Pensions -- except for one's own, of course -- seldom rank high on Americans' list of hot topics. But the Great Recession and the huge debt surrounding public employees' pensions have thrust this complex and rather arcane issue into the spotlight.
Which is where it belongs. Nationwide, unfunded liabilities for public-sector pensions and retiree health care range anywhere from $1.4 trillion to more than $4 trillion, depending on the assumptions used. And looking ahead, there's good reason to conclude that current public-pension plans will not fit the needs of younger generations of public workers.
The national debate over public pensions raises a number of key issues, including fairness, transparency, the proper role of government and the sanctity of the free market. The bottom line, however, is the bottom line: Are public-sector workers making out better than their private-sector counterparts? The answer, according to a new model of private-versus-public-sector lifetime compensation, is yes.
Taking a new approach to the ongoing debate, I constructed a public-versus-private-sector model to gauge the cost of lifetime compensation. The model, measuring total wealth accumulated during both active-employment and retirement years, includes three types of workers:
• A private-sector employee with a typical 401(k) retirement package.
• A public-sector employee with a defined-benefit pension plan plus Social Security income.
• A public-sector worker with a defined-benefit plan but no Social Security income.
Two sample occupations were reviewed: administrative assistants (white-collar workers) and engineers (professionals).
The results: For both occupations, total lifetime compensation of an average public employee was higher than that of the private-sector counterpart.
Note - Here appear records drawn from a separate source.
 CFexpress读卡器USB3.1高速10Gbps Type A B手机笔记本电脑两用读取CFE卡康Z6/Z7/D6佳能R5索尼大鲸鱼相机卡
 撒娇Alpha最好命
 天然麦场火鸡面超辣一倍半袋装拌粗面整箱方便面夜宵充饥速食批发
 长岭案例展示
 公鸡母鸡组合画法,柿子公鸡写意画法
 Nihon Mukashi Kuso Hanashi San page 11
While pre-retirement compensation levels were comparable between the two sectors for the administrative assistant and higher for the private-sector engineer, the retirement benefits of public-sector employees for both occupations were far greater than those of their private sector counterparts. This was not only because public-sector retirement payouts are more generous but also because public employees can retire on average five years earlier than private-sector workers.
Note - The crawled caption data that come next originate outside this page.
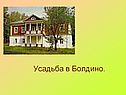 Усадьба в Болдино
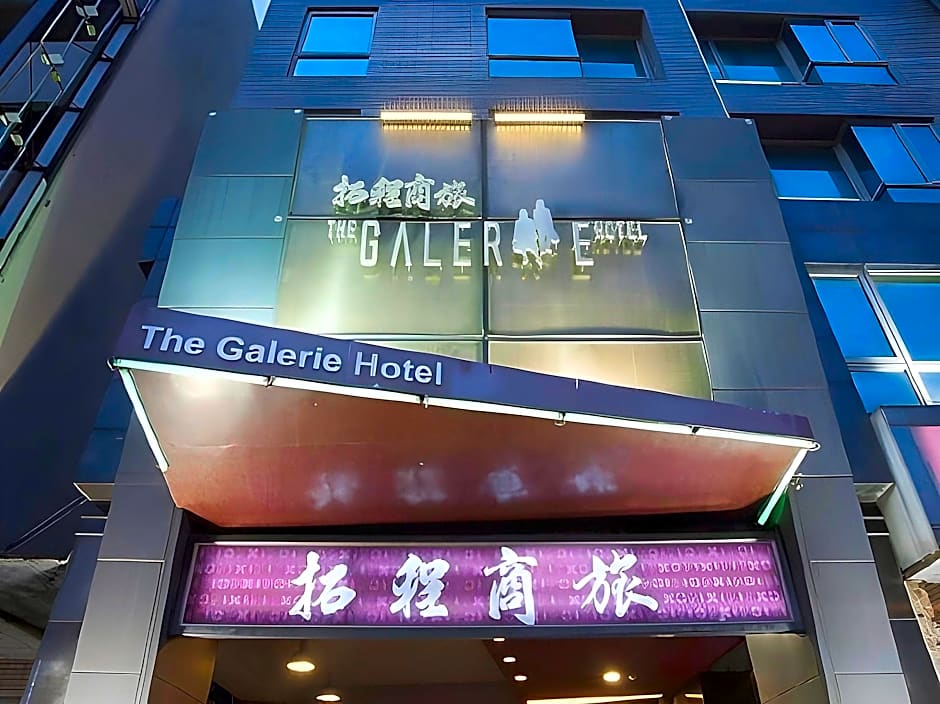 The Galerie Hotel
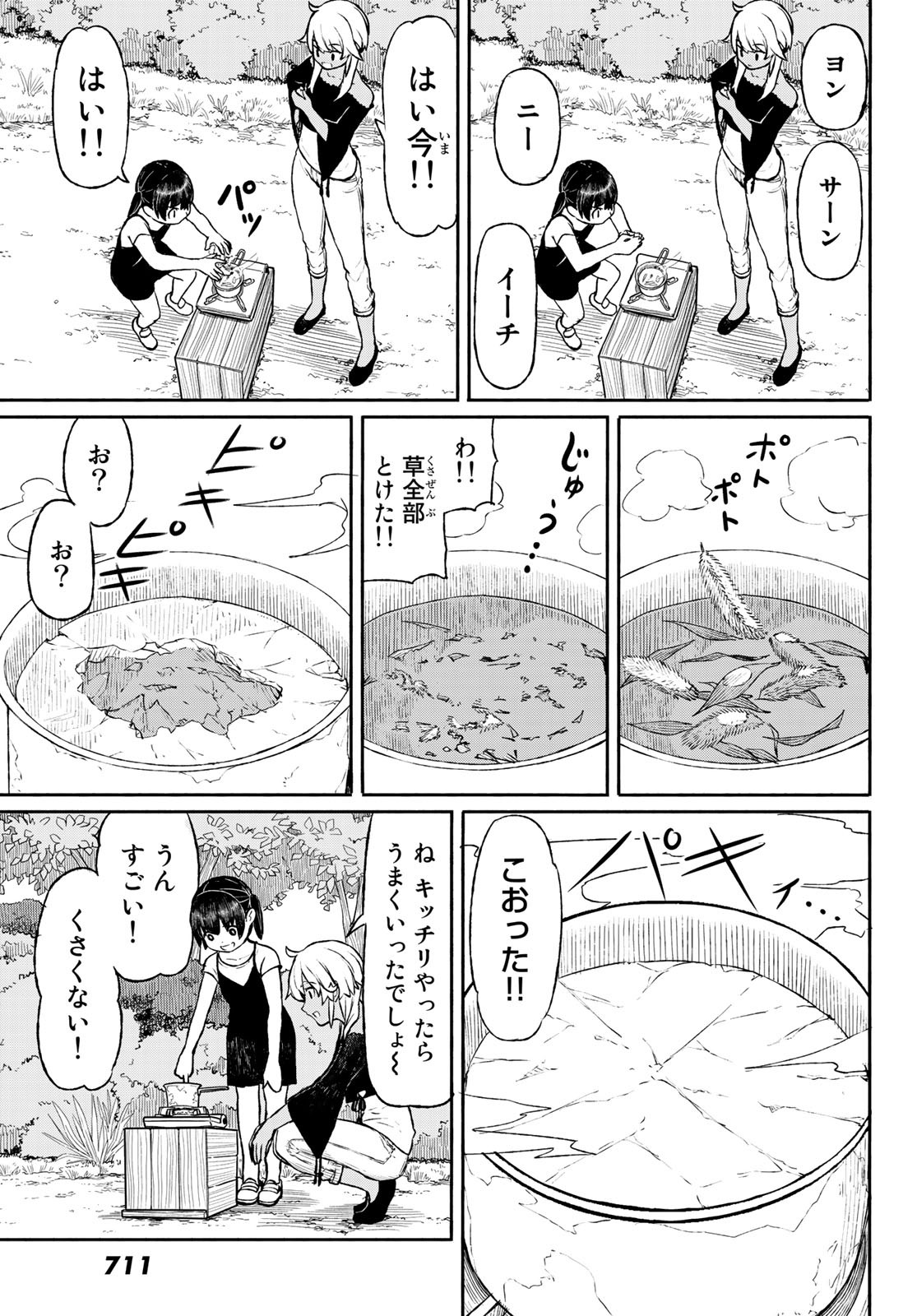 ふらいんぐうぃっち 第46話 - Page 21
Over the years, benefits have become a growing portion of total compensation for public employees. Elected officials have often favored more-enhanced benefits packages in lieu of salary increases because it has been politically easier: Benefit-package increases are less visible to the public, and the costs can be spread out over time.
But there is a growing conviction among policy experts that it may be time to reevaluate how we compensate public employees -- that public pay is too heavily skewed toward deferred compensation, which can hide a full accounting of the costs from the public while pushing a significant portion of those costs onto future generations.
In addition, these plans may no longer be the best choice for today's younger and more mobile workforce. Most defined-benefit plans, for example, are not portable. Thus, many workers feel constrained to remain with one employer, no matter how unhappy or unproductive they are. Other types of plans -- such as defined-contribution, cash-balance and hybrid -- may be much more appealing to workers who desire more flexibility with their retirement accounts.
The model described here clearly does not end the debate on comparative compensation. But it does offer a different perspective on the growing disparity between the retirement costs associated with public-sector workers and those of their private-sector counterparts at a time when there is growing political resistance to preserving retirement benefits for public employees that are far more generous that most private-sector workers can ever hope to enjoy.
The paramount challenge for policymakers is to design sustainable compensation systems that ensure recruitment and retention of quality public workforces while providing protection for retirees. Some hard choices are certainly ahead. But it's time -- if not well past time -- to take them on.